■ **Work request**
Return, word for word, every line starting at the line with "Yellow-Banded Poison Dart Fro Poster" and ending at the final line of the entries; skip the pictures.

■ **Source records**
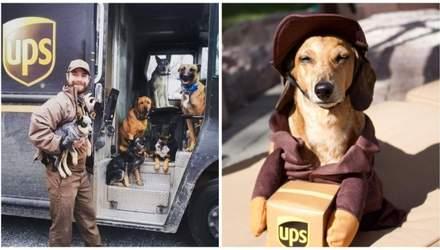 Доставка счастья: как в США жизни курьеров улучшают собаки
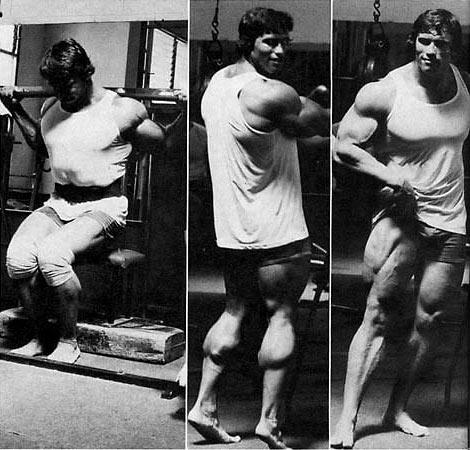 Arnold3.jpg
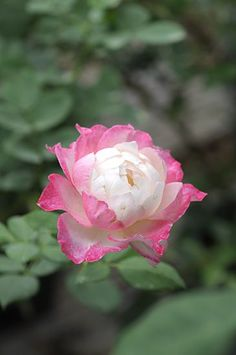 Rose 'Seraphim'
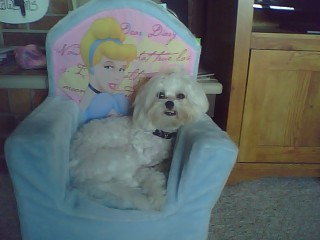 Funny Maltese Poodle Dogs New Images 2012 Funny Animals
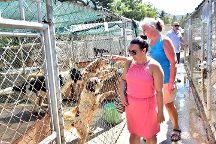 Kyrenia Animal Rescue, Kyrenia, Cyprus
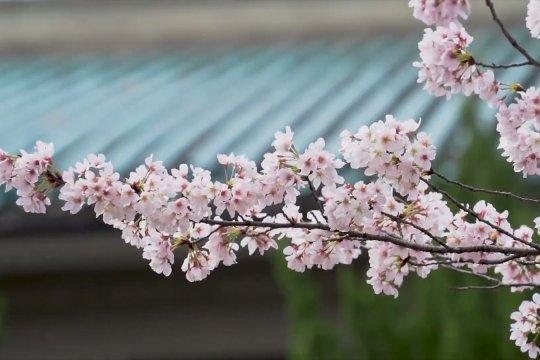 Wuhan beri nakes China akses gratis nikmati musim sakura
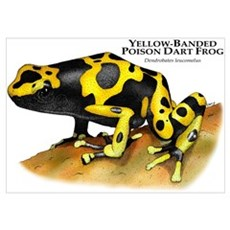 Yellow-Banded Poison Dart Fro Poster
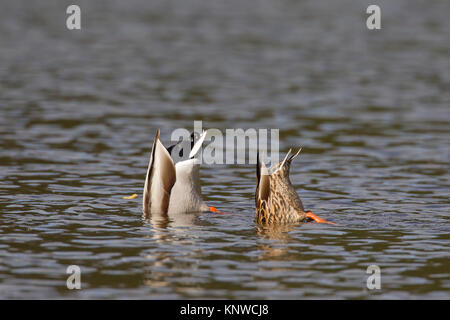 Mallard duck (Anas platyrhynchos) and female upend dabbling in lake to feed underwater - Stock Photo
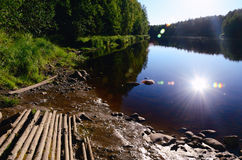 Forest River op een de Zomeravond Stock Afbeelding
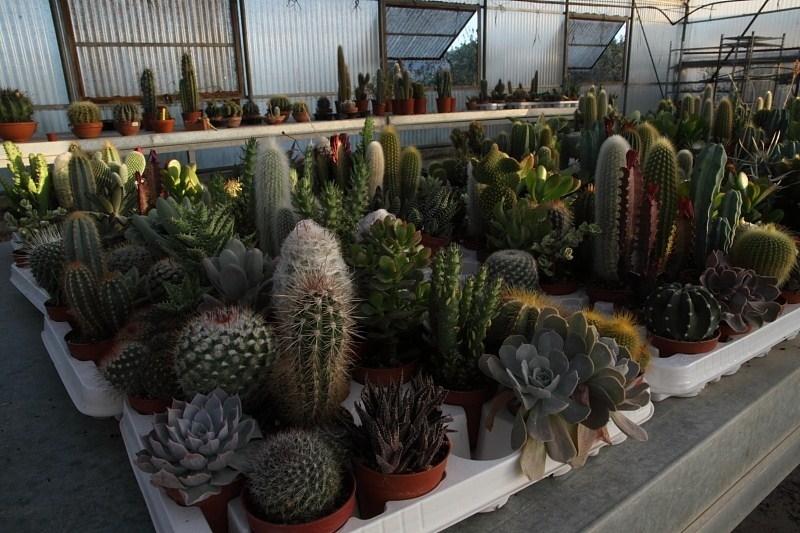 Piante grasse senza spine le piante grasse piante for Tutte le piante grasse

■ **Result of this exercise**
 Yellow-Banded Poison Dart Fro Poster
 Mallard duck (Anas platyrhynchos) and female upend dabbling in lake to feed underwater - Stock Photo
 Forest River op een de Zomeravond Stock Afbeelding
 Piante grasse senza spine le piante grasse piante for Tutte le piante grasse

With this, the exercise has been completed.